K Ramkumar, former executive director; Sonjoy Chatterjee, chairman, Goldman Sachs India and formerly on the board of ICICI Bank; NS Kannan, managing director and CEO of ICICI Prudential Life and a former executive director of the bank; Zarin Daruwala, the current CEO of Standard Chartered India; Rajiv Sabharwal, the current CEO of Tata Capital who was earlier an executive director at ICICI; and Homi Khusrokhan, advisor to Tata Capital who had served as an independent non-executive director of the bank have also been named.
How the bank reacted
Soon after the allegations emerged last year, the bank shielded Chanda Kochhar, terming all allegations against her as baseless. But as the noose tightened around her in May 2018 and the Securities and Exchange Board of India (SEBI), India’s market regulator, initiated an inquiry against Kochhar and the bank for not making adequate disclosures, the lender was also forced to take some corrective steps.

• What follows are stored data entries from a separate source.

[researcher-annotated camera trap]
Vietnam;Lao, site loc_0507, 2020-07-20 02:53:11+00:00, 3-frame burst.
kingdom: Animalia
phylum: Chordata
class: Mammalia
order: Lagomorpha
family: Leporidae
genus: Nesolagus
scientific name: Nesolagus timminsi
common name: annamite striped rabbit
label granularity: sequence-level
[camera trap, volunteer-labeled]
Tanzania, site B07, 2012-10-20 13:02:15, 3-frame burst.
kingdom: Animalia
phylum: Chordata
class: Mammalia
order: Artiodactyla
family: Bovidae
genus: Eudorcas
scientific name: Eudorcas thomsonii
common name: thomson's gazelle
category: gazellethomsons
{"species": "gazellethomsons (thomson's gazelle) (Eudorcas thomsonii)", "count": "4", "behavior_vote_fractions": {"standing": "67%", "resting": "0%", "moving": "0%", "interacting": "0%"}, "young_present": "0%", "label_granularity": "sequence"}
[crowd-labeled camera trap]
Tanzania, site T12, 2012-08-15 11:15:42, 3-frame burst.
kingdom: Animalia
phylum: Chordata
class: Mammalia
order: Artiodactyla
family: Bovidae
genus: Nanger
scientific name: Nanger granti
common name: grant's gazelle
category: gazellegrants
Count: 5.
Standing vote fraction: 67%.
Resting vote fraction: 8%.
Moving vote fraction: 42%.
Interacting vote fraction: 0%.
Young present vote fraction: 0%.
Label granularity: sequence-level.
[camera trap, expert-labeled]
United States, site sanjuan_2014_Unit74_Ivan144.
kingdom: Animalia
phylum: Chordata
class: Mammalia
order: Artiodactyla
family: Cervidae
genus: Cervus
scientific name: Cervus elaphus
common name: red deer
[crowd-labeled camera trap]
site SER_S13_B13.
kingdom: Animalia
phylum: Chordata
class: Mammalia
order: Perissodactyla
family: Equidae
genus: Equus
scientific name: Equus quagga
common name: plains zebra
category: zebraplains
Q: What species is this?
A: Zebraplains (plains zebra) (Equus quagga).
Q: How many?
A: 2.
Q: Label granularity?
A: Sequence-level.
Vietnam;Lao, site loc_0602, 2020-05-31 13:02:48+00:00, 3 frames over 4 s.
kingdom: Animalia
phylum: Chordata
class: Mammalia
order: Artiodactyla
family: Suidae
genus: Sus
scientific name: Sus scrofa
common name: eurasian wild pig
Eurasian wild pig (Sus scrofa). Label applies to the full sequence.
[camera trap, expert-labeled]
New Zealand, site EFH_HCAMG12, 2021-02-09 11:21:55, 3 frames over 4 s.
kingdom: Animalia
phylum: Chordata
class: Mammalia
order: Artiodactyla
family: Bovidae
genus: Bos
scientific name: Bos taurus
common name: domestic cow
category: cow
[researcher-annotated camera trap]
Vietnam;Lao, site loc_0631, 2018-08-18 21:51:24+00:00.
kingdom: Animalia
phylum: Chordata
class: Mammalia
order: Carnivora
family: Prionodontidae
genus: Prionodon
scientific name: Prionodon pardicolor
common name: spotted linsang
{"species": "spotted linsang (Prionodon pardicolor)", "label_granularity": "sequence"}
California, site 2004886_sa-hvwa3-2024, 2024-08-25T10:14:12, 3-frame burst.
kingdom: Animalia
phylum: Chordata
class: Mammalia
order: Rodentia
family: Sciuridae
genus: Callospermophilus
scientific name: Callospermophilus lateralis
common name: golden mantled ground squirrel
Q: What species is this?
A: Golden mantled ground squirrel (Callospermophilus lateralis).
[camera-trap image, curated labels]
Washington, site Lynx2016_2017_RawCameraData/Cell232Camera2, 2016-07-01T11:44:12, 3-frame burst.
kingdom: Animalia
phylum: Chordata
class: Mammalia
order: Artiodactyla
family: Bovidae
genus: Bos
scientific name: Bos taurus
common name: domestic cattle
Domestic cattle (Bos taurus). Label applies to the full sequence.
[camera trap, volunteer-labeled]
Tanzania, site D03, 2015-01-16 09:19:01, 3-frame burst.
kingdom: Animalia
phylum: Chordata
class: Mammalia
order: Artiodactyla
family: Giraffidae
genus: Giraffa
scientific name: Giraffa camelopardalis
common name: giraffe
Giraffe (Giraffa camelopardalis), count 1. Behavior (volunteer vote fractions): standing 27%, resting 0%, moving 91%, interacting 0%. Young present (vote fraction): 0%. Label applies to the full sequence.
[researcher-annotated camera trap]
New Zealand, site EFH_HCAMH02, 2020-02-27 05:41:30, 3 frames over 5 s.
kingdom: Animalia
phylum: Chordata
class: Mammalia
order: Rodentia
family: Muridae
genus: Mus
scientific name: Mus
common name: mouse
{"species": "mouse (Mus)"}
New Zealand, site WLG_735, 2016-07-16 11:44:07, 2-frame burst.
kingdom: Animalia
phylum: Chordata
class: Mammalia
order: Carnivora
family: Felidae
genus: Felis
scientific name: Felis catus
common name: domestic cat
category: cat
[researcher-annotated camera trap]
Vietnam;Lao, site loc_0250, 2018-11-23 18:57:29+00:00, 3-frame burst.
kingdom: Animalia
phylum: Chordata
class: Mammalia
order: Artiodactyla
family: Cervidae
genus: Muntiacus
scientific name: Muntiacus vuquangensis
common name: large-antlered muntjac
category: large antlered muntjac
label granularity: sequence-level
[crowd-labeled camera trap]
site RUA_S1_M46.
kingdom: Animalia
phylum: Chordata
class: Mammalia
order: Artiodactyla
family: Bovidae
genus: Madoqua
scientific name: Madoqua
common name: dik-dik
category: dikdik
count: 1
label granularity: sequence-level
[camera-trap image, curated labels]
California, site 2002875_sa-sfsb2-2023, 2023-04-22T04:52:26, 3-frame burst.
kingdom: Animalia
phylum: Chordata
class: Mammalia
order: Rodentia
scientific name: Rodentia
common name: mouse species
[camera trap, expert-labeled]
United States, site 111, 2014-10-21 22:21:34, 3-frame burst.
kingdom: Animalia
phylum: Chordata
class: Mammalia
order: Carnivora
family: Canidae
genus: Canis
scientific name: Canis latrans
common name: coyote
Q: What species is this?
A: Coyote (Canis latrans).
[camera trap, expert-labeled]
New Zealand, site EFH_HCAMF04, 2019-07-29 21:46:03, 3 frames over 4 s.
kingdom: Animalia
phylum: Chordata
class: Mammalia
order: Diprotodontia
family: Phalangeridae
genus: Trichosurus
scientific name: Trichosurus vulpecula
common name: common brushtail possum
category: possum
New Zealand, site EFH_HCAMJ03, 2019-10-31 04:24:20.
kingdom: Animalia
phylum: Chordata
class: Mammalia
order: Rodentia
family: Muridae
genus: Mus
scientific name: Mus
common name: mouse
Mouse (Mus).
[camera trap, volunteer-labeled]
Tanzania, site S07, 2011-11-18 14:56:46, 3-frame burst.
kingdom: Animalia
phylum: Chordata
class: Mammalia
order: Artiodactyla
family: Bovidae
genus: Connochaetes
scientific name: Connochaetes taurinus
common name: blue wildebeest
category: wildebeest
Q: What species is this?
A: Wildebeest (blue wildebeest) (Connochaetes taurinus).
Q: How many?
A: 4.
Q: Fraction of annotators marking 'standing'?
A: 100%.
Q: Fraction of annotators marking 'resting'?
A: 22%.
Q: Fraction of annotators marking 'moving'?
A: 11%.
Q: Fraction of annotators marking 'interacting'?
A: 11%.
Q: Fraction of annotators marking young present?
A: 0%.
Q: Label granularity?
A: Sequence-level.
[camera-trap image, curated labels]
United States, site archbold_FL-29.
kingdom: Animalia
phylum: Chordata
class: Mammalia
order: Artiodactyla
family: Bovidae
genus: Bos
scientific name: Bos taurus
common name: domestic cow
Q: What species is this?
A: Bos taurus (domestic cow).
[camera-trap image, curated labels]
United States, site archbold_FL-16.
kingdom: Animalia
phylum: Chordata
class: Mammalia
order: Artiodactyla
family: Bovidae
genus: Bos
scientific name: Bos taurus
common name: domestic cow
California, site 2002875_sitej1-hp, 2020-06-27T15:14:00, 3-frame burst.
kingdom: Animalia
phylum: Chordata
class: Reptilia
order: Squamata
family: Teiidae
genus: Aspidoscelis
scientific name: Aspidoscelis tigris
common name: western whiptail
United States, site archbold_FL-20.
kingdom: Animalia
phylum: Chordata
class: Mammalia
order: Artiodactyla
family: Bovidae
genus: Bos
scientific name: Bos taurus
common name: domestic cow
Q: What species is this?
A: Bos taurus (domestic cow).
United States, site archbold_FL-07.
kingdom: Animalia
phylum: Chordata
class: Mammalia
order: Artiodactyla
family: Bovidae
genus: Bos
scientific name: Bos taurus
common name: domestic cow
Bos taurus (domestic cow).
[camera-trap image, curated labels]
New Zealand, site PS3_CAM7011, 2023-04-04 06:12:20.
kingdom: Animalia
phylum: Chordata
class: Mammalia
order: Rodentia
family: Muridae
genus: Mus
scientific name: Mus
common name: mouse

A former judge of the supreme court, BN Srikrishna, was roped in by the bank to lead its internal probe.
Chanda Kochhar is a recipient of the Padma Bhushan, one of India’s highest civilian honours. Prior to being promoted as CEO, she had worked in different capacities at the bank since 1984.
As news of the current and former CEOs being charged by the CBI emerged, investors gave ICICI Bank a thumbs down and its stock fell by nearly 2% on BSE on Jan. 24.